In deze zaak heeft de Rechtbank Den Haag op 3 januari 2025 uitspraak gedaan in een bestuursrechtelijke procedure betreffende de maatregel van bewaring van een Poolse vreemdeling. De eiser, geboren op een onbekende datum en met een V-nummer dat niet is vermeld, had beroep ingesteld tegen een besluit van de minister van Asiel en Migratie, dat op 12 december 2024 was genomen. In dit besluit werd de maatregel van bewaring opgelegd op grond van artikel 59, eerste lid, van de Vreemdelingenwet 2000. De rechtbank heeft vastgesteld dat de minister de maatregel op 23 december 2024 heeft opgeheven, maar dat het beroep van eiser ook als verzoek om schadevergoeding moet worden beschouwd.
De rechtbank heeft de zaak op 27 december 2024 behandeld, waarbij zowel de eiser als de minister zich lieten vertegenwoordigen door hun gemachtigden. De rechtbank heeft geconcludeerd dat de bewaring niet onrechtmatig was, omdat eiser geen rechtmatig verblijf had en de gronden voor de maatregel voldoende waren onderbouwd. De rechtbank heeft de stelling van eiser dat hij na zijn uitzetting op 12 april 2024 opnieuw rechtmatig verblijf had verworven, verworpen. De rechtbank oordeelde dat eiser geen bewijs had geleverd van het verplaatsen van zijn persoonlijke, professionele of familiebelangen naar Polen.
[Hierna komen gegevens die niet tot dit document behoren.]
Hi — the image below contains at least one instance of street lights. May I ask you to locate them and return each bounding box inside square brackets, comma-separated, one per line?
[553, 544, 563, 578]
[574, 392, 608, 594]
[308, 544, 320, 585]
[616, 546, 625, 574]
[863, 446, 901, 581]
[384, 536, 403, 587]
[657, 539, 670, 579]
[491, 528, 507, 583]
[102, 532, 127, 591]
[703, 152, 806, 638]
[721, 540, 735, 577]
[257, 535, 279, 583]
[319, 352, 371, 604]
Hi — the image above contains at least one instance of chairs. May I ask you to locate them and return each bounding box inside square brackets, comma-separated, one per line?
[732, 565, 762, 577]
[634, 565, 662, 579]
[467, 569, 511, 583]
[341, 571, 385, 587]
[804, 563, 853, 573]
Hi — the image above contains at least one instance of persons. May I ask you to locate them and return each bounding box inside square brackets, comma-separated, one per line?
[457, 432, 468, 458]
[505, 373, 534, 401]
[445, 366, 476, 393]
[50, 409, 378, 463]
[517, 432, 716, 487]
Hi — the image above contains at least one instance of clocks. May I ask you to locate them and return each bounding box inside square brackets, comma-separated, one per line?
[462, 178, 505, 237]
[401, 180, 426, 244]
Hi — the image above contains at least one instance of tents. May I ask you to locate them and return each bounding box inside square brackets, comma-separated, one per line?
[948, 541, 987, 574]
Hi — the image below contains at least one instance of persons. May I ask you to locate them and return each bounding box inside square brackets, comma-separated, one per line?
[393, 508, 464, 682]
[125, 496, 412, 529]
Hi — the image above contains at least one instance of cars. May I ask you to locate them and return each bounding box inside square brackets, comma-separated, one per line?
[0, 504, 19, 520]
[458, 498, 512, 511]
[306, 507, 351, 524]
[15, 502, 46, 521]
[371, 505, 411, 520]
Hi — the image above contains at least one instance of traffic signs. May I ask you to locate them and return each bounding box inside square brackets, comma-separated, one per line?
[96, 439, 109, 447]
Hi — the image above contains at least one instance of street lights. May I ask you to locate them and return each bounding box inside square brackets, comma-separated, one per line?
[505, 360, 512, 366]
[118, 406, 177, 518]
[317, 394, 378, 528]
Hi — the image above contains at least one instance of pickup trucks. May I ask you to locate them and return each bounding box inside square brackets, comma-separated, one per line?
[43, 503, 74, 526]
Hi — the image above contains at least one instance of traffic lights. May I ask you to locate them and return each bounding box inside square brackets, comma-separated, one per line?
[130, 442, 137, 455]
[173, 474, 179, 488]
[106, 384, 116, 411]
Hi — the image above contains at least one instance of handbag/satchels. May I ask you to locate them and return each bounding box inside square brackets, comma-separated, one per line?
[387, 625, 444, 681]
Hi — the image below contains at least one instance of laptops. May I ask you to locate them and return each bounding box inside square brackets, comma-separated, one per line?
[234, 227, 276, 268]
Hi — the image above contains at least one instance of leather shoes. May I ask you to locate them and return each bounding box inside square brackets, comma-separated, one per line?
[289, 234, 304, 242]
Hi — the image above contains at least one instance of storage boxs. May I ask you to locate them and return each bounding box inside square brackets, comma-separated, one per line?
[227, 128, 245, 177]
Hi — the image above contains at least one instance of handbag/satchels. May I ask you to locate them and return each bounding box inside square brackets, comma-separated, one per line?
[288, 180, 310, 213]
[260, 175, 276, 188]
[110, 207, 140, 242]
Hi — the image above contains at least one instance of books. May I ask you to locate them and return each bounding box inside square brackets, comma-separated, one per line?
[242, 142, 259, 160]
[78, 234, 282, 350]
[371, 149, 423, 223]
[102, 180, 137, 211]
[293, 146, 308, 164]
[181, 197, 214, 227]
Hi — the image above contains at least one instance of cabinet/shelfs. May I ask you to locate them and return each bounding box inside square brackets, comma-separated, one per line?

De rechtbank heeft verder vastgesteld dat de minister de medische omstandigheden van eiser had betrokken bij de beoordeling van de maatregel en dat er geen aanleiding was om te oordelen dat de bewaring onevenredig bezwarend was. De rechtbank heeft het beroep ongegrond verklaard en het verzoek om schadevergoeding afgewezen. De uitspraak is gedaan door mr. M. Munsterman, rechter, en is openbaar gemaakt op rechtspraak.nl. Tegen deze uitspraak kan binnen een week hoger beroep worden ingesteld bij de Afdeling bestuursrechtspraak van de Raad van State.